● **Reading text**

= = = = = = =

So, I think that we're going to start at the 2,000 pound per foot and go from there. And then I think there will be a lot of information from that and the flow-back techniques and various other things that are critical to plays. But our experience of hundreds of wells in the Montney and the Eagle Ford and all types of experimentation around slick water and sand volumes will bode us well to move in here and really get off the learning curve very quickly, run by one single leader in all of our onshore business.

Ben Wyatt - Stephens, Inc.

Got it. Very good. Appreciate that. One more here. Maybe jumping over to the Eagle Ford, you guys have done a great job of lowering cost. Even this year, you guys have put downward pressure on cost and, I believe, just going around and drilling single, one-off wells. Is there more room there on the cost side of things, especially as you guys get back to pad development, or have you kind of squeezed all you can out of that?

Roger W. Jenkins - President & Chief Executive Officer

Well, I keep thinking that it's flattened on the drilling side, but we continue to improve. And you are right, we have had a lease maintenance CapEx here, and that leads to some of these timing issues on capital in the second quarter, and that's why that capital is phased in that way. And that's what the outcome is.

But we just drilled a record well last week. We drilled a well in Catarina over 12,000 feet in four days. I can tell you that's incredible performance. So we haven't even gotten into full back-pad drilling mode again and I just see big upside. There's discussions about service costs and large service players and that going up, et cetera, over time. But in the old operation days, it's a day's business. You have to be on wells less days no matter the cost, and really doing well there right now.

Ben Wyatt - Stephens, Inc.

Very good. Well, Roger, I appreciate it. Thanks for letting me ask a couple.

Roger W. Jenkins - President & Chief Executive Officer

No problem, Ben. Thank you.

Operator

And now we'll take our next question. That will come from Ed Westlake with Credit Suisse.

Edward George Westlake - Credit Suisse Securities (USA) LLC (Broker)

Good afternoon, Roger.

Roger W. Jenkins - President & Chief Executive Officer

Afternoon to you, Ed.

Edward George Westlake - Credit Suisse Securities (USA) LLC (Broker)

I just wanted to get into a little bit of the well costs and EURs. in some of the new areas. Obviously, the Canadian dollar has come down as well, industry is doing better. So maybe just on the Tupper Montney, just any updates on well costs and well performance in terms of EUR there.

Roger W. Jenkins - President & Chief Executive Officer

The Tupper Montney that we have, we're looking at costs below C$5 million right now total. And EURs there, we've said previously that we want to get to 10 BCF to 12 BCF wells there. We just did our first big high pumping of sand well, and we're pleased with the results there and think we're going to get there.

= = = = = = =

● **Required task**
Reproduce word for word the passage of the call transcript above that starts with the words containing "And now we'll" and ends with "of EUR there.". None of the data that comes next is needed.

Dataset excerpt
= = = = = = =

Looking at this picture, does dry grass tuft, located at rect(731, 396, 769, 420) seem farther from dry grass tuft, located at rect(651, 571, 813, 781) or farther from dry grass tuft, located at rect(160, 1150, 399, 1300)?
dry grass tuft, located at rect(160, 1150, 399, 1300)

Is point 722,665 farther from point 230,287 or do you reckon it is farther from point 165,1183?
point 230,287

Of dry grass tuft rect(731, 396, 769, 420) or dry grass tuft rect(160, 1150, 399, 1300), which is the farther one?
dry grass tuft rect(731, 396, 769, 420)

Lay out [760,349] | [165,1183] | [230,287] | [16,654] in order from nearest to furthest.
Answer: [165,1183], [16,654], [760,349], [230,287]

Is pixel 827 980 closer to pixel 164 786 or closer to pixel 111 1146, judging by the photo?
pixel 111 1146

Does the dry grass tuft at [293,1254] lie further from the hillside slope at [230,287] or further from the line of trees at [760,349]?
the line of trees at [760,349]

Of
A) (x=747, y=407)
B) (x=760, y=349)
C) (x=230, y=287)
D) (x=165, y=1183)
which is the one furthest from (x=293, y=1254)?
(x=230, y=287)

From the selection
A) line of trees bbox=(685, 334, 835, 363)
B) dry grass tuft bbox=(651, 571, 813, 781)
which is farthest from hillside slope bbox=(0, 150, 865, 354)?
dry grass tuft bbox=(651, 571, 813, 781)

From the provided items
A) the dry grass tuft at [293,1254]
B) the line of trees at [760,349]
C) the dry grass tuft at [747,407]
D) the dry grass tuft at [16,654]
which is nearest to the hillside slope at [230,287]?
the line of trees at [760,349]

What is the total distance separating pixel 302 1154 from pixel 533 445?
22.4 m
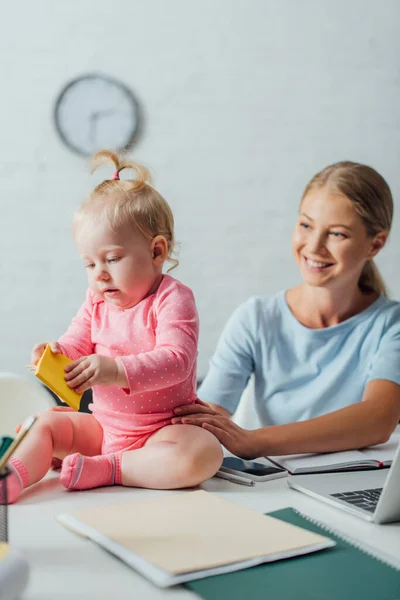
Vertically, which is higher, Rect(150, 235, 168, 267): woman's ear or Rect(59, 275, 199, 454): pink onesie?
Rect(150, 235, 168, 267): woman's ear

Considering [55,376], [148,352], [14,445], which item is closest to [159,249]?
[148,352]

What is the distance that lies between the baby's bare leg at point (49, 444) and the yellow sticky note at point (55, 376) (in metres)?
0.10

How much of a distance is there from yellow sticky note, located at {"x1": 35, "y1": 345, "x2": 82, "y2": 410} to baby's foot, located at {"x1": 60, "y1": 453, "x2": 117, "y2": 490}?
0.26 feet

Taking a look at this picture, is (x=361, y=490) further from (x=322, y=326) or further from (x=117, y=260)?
(x=322, y=326)

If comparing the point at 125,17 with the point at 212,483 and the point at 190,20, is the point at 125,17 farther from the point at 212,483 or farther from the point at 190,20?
the point at 212,483

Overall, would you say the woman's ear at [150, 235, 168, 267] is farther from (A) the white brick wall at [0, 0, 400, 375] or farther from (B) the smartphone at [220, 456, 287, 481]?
(A) the white brick wall at [0, 0, 400, 375]

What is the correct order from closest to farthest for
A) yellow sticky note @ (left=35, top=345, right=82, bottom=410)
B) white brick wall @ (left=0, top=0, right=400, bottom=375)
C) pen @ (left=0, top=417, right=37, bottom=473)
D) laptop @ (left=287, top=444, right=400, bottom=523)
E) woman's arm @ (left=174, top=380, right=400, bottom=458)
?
pen @ (left=0, top=417, right=37, bottom=473) < laptop @ (left=287, top=444, right=400, bottom=523) < yellow sticky note @ (left=35, top=345, right=82, bottom=410) < woman's arm @ (left=174, top=380, right=400, bottom=458) < white brick wall @ (left=0, top=0, right=400, bottom=375)

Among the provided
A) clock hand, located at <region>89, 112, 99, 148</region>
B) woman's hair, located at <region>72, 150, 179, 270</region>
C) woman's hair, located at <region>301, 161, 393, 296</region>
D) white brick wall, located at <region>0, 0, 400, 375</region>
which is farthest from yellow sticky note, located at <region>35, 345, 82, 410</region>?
clock hand, located at <region>89, 112, 99, 148</region>

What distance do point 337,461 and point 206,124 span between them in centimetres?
249

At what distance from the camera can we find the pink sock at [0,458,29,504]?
3.11 ft

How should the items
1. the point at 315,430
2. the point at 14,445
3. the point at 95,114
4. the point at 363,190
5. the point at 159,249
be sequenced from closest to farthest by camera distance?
the point at 14,445 < the point at 159,249 < the point at 315,430 < the point at 363,190 < the point at 95,114

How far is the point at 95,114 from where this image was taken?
3359 millimetres

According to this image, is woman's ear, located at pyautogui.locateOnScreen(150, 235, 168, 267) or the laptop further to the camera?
woman's ear, located at pyautogui.locateOnScreen(150, 235, 168, 267)

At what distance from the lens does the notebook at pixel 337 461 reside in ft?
3.85
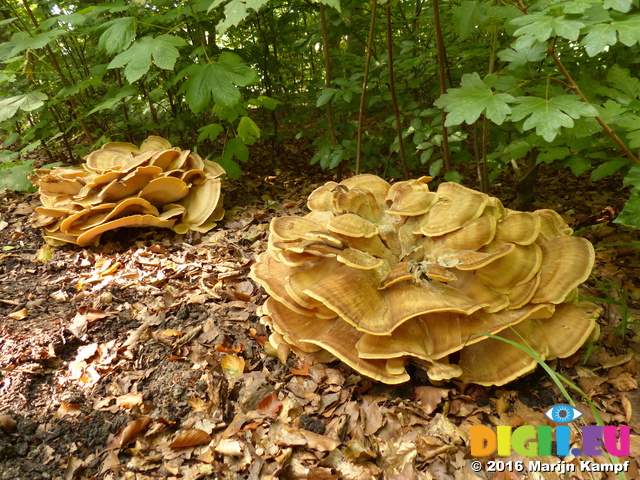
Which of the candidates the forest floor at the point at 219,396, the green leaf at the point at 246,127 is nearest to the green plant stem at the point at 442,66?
the forest floor at the point at 219,396

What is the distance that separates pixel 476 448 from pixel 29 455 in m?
2.47

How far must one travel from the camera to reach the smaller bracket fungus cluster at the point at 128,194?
413cm

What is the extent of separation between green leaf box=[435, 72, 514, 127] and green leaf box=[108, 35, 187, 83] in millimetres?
2498

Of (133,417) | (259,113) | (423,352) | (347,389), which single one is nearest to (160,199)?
(259,113)

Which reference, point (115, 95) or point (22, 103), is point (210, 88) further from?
point (22, 103)

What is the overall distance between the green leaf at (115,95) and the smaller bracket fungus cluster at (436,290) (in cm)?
292

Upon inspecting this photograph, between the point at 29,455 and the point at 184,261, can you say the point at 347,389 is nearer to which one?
the point at 29,455

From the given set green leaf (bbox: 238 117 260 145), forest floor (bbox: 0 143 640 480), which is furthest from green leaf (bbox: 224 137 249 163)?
forest floor (bbox: 0 143 640 480)

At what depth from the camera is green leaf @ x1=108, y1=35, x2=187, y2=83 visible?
3420 mm

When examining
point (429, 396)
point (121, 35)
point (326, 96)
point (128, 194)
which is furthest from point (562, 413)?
point (121, 35)

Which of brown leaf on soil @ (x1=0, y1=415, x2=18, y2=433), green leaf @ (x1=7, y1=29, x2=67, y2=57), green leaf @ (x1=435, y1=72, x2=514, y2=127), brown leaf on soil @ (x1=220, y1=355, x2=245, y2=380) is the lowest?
brown leaf on soil @ (x1=220, y1=355, x2=245, y2=380)

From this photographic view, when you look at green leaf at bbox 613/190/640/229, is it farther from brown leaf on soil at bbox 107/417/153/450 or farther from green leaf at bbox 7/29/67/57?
green leaf at bbox 7/29/67/57

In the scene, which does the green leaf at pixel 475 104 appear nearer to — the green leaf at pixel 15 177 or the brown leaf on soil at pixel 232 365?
the brown leaf on soil at pixel 232 365

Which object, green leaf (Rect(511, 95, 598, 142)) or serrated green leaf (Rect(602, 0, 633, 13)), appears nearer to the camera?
serrated green leaf (Rect(602, 0, 633, 13))
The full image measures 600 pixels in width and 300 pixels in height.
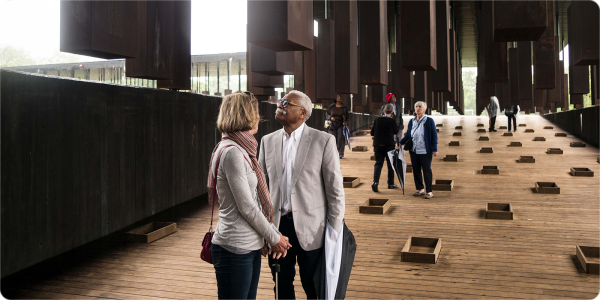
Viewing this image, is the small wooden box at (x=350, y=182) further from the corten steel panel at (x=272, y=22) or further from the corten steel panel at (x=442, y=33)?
the corten steel panel at (x=272, y=22)

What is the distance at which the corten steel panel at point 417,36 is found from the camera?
6.29 m

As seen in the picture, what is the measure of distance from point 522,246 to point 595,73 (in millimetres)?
13209

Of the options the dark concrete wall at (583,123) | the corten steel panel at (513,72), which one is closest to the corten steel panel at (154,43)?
the corten steel panel at (513,72)

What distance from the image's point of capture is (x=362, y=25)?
8.18 meters

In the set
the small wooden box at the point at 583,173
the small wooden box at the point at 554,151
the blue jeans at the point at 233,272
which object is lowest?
the blue jeans at the point at 233,272

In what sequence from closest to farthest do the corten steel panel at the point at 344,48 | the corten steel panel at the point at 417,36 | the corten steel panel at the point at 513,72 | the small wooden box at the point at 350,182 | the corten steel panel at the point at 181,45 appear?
the corten steel panel at the point at 417,36 → the corten steel panel at the point at 181,45 → the corten steel panel at the point at 344,48 → the small wooden box at the point at 350,182 → the corten steel panel at the point at 513,72

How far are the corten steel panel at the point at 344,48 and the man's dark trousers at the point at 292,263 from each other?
5831 millimetres

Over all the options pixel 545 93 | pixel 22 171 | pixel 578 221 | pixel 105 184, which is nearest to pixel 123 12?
pixel 22 171

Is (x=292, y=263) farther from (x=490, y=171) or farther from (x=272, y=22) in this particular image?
(x=490, y=171)

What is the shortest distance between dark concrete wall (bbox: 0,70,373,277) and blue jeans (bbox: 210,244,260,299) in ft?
8.64

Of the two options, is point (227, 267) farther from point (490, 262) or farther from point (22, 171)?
point (490, 262)

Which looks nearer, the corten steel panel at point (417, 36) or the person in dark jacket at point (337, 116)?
the corten steel panel at point (417, 36)

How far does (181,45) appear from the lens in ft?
21.7

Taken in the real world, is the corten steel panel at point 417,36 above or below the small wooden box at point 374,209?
above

= = = = = = =

● **Response to the task**
And now we'll take our next question. That will come from Ed Westlake with Credit Suisse.

Edward George Westlake - Credit Suisse Securities (USA) LLC (Broker)

Good afternoon, Roger.

Roger W. Jenkins - President & Chief Executive Officer

Afternoon to you, Ed.

Edward George Westlake - Credit Suisse Securities (USA) LLC (Broker)

I just wanted to get into a little bit of the well costs and EURs. in some of the new areas. Obviously, the Canadian dollar has come down as well, industry is doing better. So maybe just on the Tupper Montney, just any updates on well costs and well performance in terms of EUR there.